▸ Task list
1/ In the pregnancy blog post, why did the writer go to the hospital alone after seeing the blood? Answer in one to three sentences.
2/ Continue the pregnancy blog post from the point where it stops.

▸ Excerpted text
=== Begin Enclosure ===

SURPRISE
This morning we posted some pretty big news on the gram and I thought it was only fitting that we give some details about what has been going on the last few months over at the Darling household. In case you don’t know what on earth I am talking about, we made another baby (oops). Just kidding, it was very much intentional and we are truly over the moon excited. I will say we initially planned to wait a little longer between this baby and Watty but with Covid and everything going on we decided why put it off? Best to just get this baby stuff over with all at once. A little chaos now for a lifetime of (hopefully) closeness between all our babes.
I want to start off by saying we are so grateful we are able to get pregnant naturally and do not take it for granted that we have been able to successfully create our beautiful family without much struggle. Beau gave us a run for our money with his early appearance (linking that blog post here for anyone who hasn’t read that little story), but in the scheme of things we have been more than “#blessed".
This time around was no exception. We got pregnant on our first attempt and everything seemed to be going great, besides of course the absolute horrific morning, noon and night sickness, but again not complaining, we made a baby (yay!). I want to warn everyone now before you continue reading - TRIGGER WARNING - I am going to share a little bit of the scare we recently had with this pregnancy. Thankfully as of now everything is fine but I am still a “high risk” patient and things haven’t felt as rosy as I envisioned. The night before Halloween, at just over 10 weeks pregnant, I was climbing into the shower, I looked down and saw blood. A lot of it. TBH I am quite triggered already by any amount of blood during pregnancy (as I am sure any pregnant woman would be) but with Beau when I had my major abruption the blood was the visual that I still see most clear to this day. I spent my entire pregnancy with Watson expecting to see blood. Every single time I went to the bathroom I was scared to look at the toilet paper. But nothing happened. So, as you can probably imagine, the blood was not a welcome sight. It was not a small amount of blood. It was a lot. And a lot all at once. Blood clots. The whole bit. It was not a cute scene, sorry for the TMI. I immediately told Chris I was going to the hospital. The babies were asleep, I didn’t want to call my mom to worry her, so I decided I wanted to go alone. Chris wasn’t pleased but he understood and obliged me considering the circumstances.
I drove away from my home and family expecting the worse. I have to say it felt more devastating than I could have imagined. I am not one to pray but I spent the entire drive to the hospital making deals with anyone listening that I would do anything for this baby to be okay. It felt like a very bad dream and I kept thinking maybe this wasn’t happening. Unfortunately it was. I got to the Bracebridge hospital and upon entry when I was asked by the Covid screener what was wrong I started tearing up immediately. I felt embarrassed that I couldn’t keep it together. She understood from my few mumbles and got me into triage within a few minutes. I calmed myself down to chat to the nurse as I wanted to ensure I was clear on what was happening. Again I was still trying to convince myself it was not worse case scenario but it was not working well.

=== End Enclosure ===

▸ Stored data
=== Begin Enclosure ===

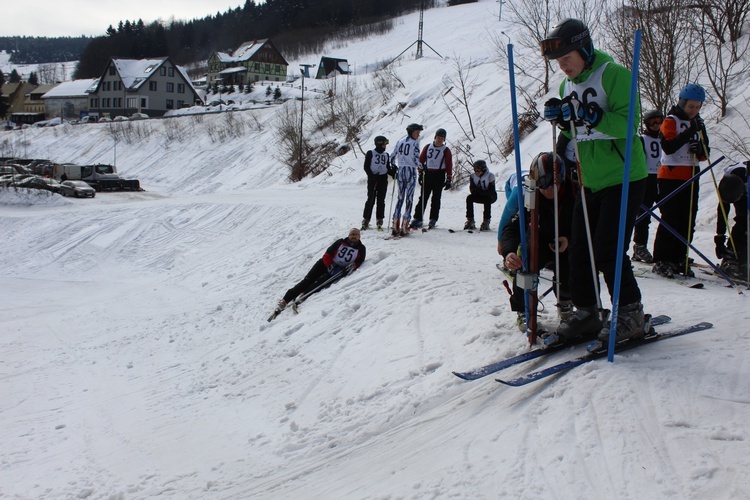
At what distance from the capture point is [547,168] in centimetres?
423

=== End Enclosure ===

▸ Outputs for the tasks
1/ The writer went alone because the babies were asleep and she did not want to call her mom and worry her.

2/
The hospital was busy and as much as I wanted to be top priority the multiple ambulances that pulled up were the priority and I knew I was going to be waiting. 5 hours later I finally had my blood taken and saw the doctor. To my surprise my levels were good. My bloodwork was coming back with a positive sign of pregnancy. I didn’t feel one hundred percent better but I felt my heart start to climb back out of my stomach. Unfortunately our hospital does not have ultrasound machines accessible in the middle of the night so the doctor sent me on my way and said to come back if I continued to bleed the next day. I did not feel great about this answer to be honest but not much I could do and it was the middle of the night. I drove home.
After three hours of sleep I woke up to find I was still bleeding. Not a great feeling. I made the decision to go to another hospital in our area and get some real answers, I mean what else could I do? My poor husband who had also not slept but wanted to be the one to take me, packed the kids in the car and drove me 40 minutes away to the bigger (and better) hospital option. He took the boys for breakfast and I went in still feeling this impending doom.
I could go on but the hospital wait was a fraction of the time, I felt I was prioritized there and thankfully was sent to ultrasound quite quickly. With my history and with the continued bleeding they wanted to put my mind at ease, or at least give me an answer either way. A few minutes later, on the screen, before I even saw a heartbeat that little crazy baby was moving their arms and wiggling around. Tears fell down my face as I silently sat there and knew everything was okay, at least in that moment.
Long story short the doctor was so kind and really helped turn what was a terrible 12+ hours into a positive. I was told to be very careful (no heavy lifting, no added stress - best of all - no sex HAHA). Anyways, what had happened was a threatened miscarriage. From my understanding this essentially means your body acts as though it is miscarrying but does not. A very mean trick and something I had not ever heard of. The next few weeks did feel like they were dragging on but thankfully our last scan and ultrasound came back with all positive results. This little baby is growing and thriving and everything looks good. I will of course be doing my very best (easier said than done) to really be mindful of how I am behaving and working during this pregnancy. The only thing I know is that this is a gift, I am beyond lucky to be growing a third baby to complete our family and it all just feels so much more important than anything else.
For now I have slowly started to feel better, not all day constant nausea which is a very nice change from the first 12+ weeks. All I want of course out of this pregnancy is a healthy and happy baby but I am going to do my best to enjoy this last pregnancy and really embrace these months of just the four of us. Alright, that’s enough. I feel like this all sounds a little dramatic and I guess it kind of has been but here we are. Can you believe it thought?? We are having BABY NUMBER 3! Head over to the gram and ask any baby questions on your mind. So excited to share this journey, the good and the bad, but hopefully more good from here on out.
Thanks for being here babes.
xo
P.S. All these beautiful photos are from my extraordinarily talented friend Carlyn of Lenny and Hume, please go and check her out on instagram (linked here).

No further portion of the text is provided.